State attorneys also sought to draw a line between the decline in opioid prescriptions around 2008 due to changing medical guidance and the subsequent increase in deaths from heroin and other illicit drugs.

“To the extent that opioid pills have slowly gone away in volume, the deaths have been taken over by a market that was created for users who’ve had this persistent need to find opioids in order to handle their withdrawal and their symptoms,” Migliori said.

Paul Schmidt, an attorney for McKesson said the state's logic was oversimplified and posits that removing prescription opioids from the market would make the worst of the drug addiction crisis go away.

“I suspect all of our life experience tells us addiction is more complicated than that and the science will show that too,” Schmidt said.

The majority of opioid diversion – about 60% – into illegitimate hands has been through medicine cabinet diversion, such as when young people get into grandparents’ pills or someone gives part of their old prescription to a friend who doesn’t want to go see a doctor for pain, according to Nicholas.

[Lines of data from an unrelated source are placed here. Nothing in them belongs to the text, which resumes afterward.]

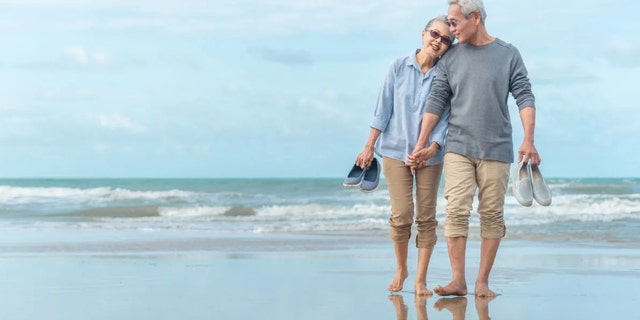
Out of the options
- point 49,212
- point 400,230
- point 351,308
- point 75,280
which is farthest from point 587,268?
point 49,212

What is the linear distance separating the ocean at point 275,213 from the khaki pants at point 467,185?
19.5ft

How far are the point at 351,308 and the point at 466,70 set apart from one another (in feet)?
4.49

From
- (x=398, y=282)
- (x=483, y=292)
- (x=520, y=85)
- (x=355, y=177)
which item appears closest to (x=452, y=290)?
(x=483, y=292)

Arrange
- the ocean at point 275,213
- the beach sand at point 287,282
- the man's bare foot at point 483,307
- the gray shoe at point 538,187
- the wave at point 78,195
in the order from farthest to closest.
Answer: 1. the wave at point 78,195
2. the ocean at point 275,213
3. the gray shoe at point 538,187
4. the beach sand at point 287,282
5. the man's bare foot at point 483,307

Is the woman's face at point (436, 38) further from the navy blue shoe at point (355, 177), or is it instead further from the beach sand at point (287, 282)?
the beach sand at point (287, 282)

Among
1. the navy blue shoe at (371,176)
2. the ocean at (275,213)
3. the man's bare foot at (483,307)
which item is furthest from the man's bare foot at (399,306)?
the ocean at (275,213)

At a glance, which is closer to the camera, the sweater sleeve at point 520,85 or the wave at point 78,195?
the sweater sleeve at point 520,85

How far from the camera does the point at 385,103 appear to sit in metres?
5.34

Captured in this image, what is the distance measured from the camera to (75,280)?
20.2ft

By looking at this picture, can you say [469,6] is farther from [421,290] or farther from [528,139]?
[421,290]

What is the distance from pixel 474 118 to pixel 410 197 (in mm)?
602

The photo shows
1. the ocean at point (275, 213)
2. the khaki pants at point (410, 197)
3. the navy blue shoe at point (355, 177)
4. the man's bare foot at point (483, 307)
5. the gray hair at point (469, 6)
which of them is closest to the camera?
the man's bare foot at point (483, 307)

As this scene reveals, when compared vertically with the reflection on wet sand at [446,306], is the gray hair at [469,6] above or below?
above

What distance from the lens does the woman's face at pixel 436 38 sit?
5.11 meters
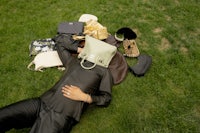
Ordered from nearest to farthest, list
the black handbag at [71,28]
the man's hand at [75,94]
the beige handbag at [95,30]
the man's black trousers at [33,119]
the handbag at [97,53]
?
the man's black trousers at [33,119] < the man's hand at [75,94] < the handbag at [97,53] < the beige handbag at [95,30] < the black handbag at [71,28]

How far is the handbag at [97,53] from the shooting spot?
4527 millimetres

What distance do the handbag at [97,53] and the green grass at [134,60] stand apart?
0.65 meters

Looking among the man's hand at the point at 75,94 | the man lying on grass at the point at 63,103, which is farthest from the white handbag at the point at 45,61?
the man's hand at the point at 75,94

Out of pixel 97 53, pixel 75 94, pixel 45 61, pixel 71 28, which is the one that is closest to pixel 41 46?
pixel 45 61

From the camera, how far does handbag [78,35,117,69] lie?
4527 mm

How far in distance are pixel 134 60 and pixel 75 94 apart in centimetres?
182

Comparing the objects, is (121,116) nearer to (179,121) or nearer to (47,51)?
(179,121)

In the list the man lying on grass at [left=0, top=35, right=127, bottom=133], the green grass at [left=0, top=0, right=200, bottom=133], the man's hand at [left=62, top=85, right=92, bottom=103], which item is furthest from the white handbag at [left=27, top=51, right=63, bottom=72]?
the man's hand at [left=62, top=85, right=92, bottom=103]

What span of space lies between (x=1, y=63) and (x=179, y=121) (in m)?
3.44

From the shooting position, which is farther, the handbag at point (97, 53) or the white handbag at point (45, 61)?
the white handbag at point (45, 61)

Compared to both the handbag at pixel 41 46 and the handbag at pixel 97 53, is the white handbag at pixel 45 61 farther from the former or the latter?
the handbag at pixel 97 53

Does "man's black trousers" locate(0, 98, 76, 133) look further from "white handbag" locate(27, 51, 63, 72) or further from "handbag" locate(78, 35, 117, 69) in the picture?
"white handbag" locate(27, 51, 63, 72)

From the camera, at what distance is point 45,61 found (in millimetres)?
5246

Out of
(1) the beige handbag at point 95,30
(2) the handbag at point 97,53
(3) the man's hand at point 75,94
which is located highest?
(2) the handbag at point 97,53
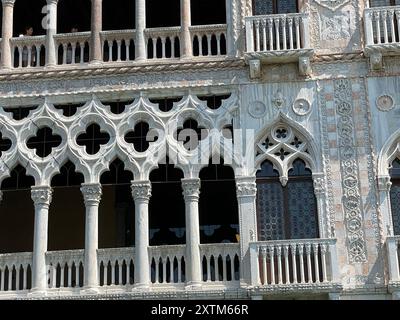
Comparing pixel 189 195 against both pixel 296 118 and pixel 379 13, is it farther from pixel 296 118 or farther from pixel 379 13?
pixel 379 13

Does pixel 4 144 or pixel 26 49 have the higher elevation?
pixel 26 49

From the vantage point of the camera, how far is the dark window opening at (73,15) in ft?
67.2

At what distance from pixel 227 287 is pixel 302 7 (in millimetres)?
5635

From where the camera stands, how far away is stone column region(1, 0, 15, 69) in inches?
752

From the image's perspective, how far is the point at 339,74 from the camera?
18375 mm

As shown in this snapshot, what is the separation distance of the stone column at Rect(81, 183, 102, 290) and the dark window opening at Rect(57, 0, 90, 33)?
13.1ft

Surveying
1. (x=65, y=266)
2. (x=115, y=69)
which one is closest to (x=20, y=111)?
(x=115, y=69)

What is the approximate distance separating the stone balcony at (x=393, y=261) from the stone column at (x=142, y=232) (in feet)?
13.9

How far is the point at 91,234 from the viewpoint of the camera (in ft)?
58.4

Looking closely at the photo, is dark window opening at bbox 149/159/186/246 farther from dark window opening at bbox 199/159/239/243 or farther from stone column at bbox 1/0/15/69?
stone column at bbox 1/0/15/69

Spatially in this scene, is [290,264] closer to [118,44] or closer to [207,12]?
[118,44]

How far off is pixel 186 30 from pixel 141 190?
332 centimetres

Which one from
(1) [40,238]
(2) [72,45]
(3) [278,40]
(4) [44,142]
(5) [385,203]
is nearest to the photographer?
(5) [385,203]
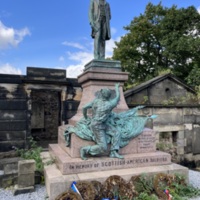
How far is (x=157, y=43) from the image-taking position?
63.4 feet

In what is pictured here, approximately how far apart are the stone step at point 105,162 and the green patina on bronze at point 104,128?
0.14 m

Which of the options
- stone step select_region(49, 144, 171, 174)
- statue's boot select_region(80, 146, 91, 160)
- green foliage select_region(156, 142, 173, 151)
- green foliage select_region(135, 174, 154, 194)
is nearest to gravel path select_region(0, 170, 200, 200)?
stone step select_region(49, 144, 171, 174)

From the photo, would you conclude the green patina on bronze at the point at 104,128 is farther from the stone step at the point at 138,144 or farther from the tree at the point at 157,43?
the tree at the point at 157,43

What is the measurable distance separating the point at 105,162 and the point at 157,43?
1700 cm

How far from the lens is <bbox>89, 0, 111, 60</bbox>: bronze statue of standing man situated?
5.89 m

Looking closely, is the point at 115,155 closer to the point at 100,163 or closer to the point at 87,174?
the point at 100,163

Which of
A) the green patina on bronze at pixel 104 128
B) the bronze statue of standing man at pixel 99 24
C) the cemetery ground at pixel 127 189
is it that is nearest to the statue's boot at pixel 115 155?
the green patina on bronze at pixel 104 128

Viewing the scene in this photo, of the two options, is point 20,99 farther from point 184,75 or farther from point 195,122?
point 184,75

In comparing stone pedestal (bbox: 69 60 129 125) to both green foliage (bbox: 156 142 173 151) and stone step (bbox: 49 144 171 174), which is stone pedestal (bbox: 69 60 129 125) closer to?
stone step (bbox: 49 144 171 174)

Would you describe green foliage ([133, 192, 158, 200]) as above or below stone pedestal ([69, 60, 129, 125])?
below

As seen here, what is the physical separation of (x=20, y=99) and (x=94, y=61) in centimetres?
383

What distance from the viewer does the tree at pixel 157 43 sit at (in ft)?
54.0

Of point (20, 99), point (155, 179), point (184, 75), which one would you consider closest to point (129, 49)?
point (184, 75)

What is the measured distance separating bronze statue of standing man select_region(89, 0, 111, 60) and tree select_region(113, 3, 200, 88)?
1137cm
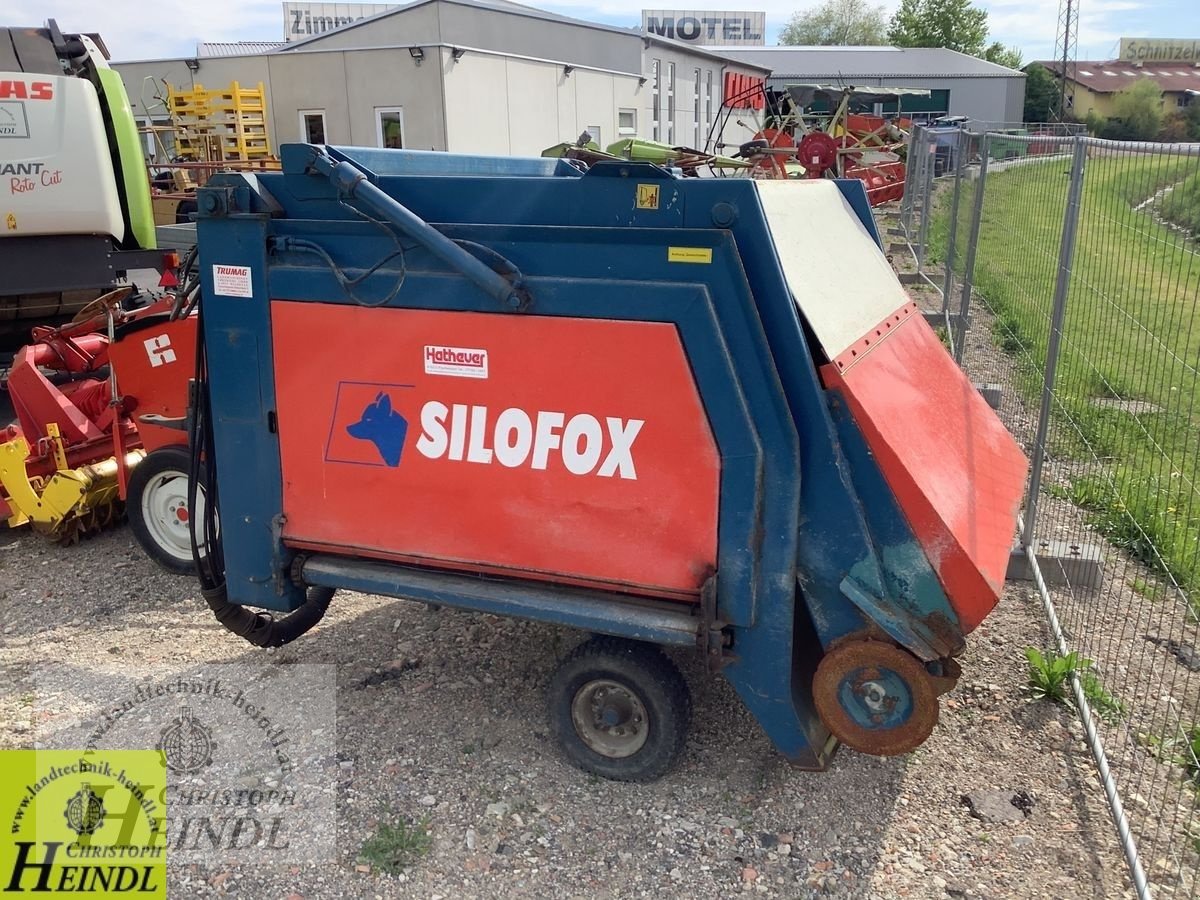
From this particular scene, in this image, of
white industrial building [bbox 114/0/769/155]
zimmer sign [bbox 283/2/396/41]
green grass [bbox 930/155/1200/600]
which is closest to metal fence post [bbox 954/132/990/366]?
green grass [bbox 930/155/1200/600]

“We have no visibility to it, and it has nothing to do with us,” Nicholas said. “We can’t jump out from behind a shower curtain.”

Attorneys representing the drug distributors claimed that today’s opioid crisis lies with the illicit drug trade of heroin and fentanyl, while the epidemic as it relates to prescriptions has improved.

“In order to put together a lawsuit, they’re trying to rewrite history,” said Nicholas.

But attorneys for the state say the measures drug distributors have taken in recent years have been too little, too late.

“They displayed a callous disregard for the communities and people who bear the impact of their greed,” said Ferguson.